■ **ABOUT THIS EXERCISE**: Copy, word for word, the lines of the entries below between the one with "- Hausa: uses Latin alphabet" and the one with "1. Text pretraining", inclusive, and leave out everything else.

§

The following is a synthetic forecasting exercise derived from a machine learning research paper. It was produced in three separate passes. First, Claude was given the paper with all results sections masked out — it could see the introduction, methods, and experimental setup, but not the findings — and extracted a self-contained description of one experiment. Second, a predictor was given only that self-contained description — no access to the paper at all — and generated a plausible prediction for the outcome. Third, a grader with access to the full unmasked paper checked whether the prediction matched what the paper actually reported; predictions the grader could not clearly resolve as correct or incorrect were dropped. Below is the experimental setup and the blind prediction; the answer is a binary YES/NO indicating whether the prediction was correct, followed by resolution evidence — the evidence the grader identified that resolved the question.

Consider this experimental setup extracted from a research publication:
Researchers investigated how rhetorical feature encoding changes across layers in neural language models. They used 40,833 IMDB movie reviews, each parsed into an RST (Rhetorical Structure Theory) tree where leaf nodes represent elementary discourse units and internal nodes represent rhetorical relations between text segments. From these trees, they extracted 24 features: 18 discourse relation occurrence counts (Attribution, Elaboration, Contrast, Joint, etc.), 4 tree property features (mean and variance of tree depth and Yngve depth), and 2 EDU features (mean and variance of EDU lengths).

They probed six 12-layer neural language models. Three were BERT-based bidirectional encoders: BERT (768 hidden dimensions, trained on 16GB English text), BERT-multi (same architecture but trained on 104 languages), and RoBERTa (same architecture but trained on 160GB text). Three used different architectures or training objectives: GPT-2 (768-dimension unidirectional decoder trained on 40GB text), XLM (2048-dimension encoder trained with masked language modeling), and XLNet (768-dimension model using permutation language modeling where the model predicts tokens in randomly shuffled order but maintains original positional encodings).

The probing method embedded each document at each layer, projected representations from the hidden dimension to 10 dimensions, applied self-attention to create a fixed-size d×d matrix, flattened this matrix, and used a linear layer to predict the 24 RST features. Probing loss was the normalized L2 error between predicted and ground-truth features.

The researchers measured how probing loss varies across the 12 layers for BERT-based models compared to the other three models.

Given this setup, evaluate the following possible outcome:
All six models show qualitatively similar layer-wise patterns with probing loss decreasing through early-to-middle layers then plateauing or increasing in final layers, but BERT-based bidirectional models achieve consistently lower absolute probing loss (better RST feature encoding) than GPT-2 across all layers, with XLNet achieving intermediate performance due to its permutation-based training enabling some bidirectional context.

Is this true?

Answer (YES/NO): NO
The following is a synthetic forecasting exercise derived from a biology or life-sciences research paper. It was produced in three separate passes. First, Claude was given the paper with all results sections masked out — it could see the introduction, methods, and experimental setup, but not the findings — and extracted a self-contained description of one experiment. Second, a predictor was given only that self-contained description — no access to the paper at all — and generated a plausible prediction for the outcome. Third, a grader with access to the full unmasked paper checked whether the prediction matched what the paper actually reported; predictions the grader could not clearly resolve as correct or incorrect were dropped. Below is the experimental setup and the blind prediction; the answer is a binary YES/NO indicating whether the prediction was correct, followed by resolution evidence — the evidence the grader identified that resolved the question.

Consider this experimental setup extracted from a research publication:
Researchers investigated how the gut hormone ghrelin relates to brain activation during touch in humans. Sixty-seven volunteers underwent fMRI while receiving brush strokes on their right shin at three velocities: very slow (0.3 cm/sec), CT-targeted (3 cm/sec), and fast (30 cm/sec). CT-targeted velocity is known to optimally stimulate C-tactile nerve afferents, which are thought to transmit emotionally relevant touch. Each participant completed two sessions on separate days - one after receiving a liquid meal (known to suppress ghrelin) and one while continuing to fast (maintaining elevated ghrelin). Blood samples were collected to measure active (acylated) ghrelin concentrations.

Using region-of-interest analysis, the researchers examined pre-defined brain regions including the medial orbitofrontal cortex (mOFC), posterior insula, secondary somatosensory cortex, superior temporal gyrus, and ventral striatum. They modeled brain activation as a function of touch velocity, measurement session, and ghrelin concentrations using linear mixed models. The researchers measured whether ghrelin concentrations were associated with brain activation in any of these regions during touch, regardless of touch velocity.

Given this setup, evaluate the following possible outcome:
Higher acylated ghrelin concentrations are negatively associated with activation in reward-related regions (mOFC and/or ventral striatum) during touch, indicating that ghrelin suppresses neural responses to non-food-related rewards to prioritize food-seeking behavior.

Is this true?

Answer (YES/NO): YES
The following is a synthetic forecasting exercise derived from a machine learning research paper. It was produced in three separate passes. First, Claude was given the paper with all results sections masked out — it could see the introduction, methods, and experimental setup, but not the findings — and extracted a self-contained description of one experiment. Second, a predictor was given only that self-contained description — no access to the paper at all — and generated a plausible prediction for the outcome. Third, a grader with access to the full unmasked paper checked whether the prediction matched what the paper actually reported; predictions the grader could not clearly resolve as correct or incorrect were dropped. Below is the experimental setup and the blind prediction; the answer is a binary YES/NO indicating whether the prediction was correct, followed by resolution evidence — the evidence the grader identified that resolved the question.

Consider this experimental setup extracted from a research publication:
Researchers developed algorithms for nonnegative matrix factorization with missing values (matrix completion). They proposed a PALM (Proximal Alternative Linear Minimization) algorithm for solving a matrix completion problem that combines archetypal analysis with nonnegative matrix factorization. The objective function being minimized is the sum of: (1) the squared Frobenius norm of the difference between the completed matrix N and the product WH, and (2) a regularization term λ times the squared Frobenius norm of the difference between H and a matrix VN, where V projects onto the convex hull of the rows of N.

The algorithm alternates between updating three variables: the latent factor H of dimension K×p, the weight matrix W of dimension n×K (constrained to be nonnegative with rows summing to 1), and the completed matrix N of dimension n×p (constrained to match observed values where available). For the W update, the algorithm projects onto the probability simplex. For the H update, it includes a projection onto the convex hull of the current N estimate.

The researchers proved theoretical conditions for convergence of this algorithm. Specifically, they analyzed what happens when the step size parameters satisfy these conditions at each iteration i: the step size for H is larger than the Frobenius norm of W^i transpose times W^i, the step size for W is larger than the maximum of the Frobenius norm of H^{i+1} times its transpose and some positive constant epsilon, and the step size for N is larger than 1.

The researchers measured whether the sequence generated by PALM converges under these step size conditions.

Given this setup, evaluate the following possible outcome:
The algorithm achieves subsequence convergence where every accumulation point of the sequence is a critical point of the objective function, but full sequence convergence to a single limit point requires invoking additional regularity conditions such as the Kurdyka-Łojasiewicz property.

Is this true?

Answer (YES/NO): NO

§

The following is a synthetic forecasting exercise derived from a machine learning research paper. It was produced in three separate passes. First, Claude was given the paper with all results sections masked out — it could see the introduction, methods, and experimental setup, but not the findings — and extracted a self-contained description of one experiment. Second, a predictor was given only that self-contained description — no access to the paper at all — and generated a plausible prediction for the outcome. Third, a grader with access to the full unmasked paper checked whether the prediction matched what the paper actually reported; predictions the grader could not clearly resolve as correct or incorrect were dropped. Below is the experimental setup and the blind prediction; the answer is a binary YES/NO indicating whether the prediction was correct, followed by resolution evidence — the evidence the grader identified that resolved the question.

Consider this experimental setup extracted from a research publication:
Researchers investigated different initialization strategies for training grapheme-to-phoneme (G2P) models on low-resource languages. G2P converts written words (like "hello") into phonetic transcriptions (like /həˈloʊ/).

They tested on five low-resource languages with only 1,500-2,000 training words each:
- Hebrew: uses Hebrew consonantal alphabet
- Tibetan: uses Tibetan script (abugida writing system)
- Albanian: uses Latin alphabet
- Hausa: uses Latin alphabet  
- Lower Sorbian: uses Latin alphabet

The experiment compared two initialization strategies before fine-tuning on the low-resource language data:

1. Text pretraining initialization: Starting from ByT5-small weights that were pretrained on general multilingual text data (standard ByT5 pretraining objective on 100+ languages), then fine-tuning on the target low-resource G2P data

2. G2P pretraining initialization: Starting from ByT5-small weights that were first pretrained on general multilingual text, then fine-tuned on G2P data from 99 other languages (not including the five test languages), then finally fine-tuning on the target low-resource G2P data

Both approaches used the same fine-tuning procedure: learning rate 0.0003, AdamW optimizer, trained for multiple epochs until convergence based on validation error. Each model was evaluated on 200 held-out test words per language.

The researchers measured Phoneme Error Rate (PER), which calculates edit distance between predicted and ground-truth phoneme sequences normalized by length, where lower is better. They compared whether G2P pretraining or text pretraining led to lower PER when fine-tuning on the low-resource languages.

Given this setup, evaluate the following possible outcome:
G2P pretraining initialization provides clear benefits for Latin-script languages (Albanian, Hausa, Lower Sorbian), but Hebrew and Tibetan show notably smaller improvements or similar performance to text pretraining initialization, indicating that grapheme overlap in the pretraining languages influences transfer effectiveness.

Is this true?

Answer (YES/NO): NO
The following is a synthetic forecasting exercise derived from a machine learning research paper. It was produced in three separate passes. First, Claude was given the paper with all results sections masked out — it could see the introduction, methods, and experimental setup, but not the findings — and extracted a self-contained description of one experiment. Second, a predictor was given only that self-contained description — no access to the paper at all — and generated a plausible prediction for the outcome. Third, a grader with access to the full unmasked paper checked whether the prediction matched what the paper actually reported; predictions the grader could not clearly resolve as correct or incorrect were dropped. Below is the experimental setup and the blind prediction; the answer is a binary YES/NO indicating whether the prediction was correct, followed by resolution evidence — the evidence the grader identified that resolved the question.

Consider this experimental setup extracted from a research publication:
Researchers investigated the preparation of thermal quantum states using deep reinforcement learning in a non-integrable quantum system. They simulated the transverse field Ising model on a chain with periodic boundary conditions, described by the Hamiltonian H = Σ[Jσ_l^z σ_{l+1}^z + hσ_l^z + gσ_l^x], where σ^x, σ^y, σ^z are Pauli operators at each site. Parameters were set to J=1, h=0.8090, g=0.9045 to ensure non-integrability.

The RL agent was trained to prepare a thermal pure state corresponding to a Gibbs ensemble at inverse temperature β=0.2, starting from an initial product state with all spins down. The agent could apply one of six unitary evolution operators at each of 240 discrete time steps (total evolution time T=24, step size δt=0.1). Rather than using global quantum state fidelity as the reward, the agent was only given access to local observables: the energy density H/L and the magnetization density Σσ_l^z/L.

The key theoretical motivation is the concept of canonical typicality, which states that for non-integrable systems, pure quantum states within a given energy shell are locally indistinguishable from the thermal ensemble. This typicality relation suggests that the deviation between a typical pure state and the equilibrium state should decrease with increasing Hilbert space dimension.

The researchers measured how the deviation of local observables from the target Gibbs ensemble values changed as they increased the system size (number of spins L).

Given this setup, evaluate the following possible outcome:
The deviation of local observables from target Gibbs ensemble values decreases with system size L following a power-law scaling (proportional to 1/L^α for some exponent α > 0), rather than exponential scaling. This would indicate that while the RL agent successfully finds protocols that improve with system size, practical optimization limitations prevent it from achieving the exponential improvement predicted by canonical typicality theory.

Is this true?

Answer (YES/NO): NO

§

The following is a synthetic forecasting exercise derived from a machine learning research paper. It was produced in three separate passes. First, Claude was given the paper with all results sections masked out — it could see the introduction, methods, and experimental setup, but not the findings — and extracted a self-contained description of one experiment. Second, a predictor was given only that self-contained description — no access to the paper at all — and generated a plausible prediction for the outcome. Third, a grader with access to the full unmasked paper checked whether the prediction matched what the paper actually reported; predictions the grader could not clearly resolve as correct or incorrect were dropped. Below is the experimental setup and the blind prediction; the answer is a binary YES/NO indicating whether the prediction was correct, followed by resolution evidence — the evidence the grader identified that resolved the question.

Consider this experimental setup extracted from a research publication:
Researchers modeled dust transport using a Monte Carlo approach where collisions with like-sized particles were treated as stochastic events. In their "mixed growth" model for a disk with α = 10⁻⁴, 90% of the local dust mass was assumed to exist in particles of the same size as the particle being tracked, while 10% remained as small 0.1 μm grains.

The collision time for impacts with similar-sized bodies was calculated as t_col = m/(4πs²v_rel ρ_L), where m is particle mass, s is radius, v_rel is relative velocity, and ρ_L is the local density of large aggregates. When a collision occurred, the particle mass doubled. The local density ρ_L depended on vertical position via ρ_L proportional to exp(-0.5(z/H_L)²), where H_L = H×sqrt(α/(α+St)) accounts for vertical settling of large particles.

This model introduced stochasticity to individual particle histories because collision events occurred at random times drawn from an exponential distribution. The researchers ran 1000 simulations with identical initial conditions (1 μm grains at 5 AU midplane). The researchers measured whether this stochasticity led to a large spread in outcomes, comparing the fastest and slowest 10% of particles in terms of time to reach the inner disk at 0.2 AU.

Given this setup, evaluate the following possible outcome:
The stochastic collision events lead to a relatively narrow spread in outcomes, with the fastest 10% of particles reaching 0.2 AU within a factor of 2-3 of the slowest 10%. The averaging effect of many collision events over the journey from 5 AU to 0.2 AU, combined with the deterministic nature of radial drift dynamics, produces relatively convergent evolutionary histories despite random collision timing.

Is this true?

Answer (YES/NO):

§

■ **OUTPUT BELOW**:
- Hausa: uses Latin alphabet  
- Lower Sorbian: uses Latin alphabet

The experiment compared two initialization strategies before fine-tuning on the low-resource language data:

1. Text pretraining initialization: Starting from ByT5-small weights that were pretrained on general multilingual text data (standard ByT5 pretraining objective on 100+ languages), then fine-tuning on the target low-resource G2P data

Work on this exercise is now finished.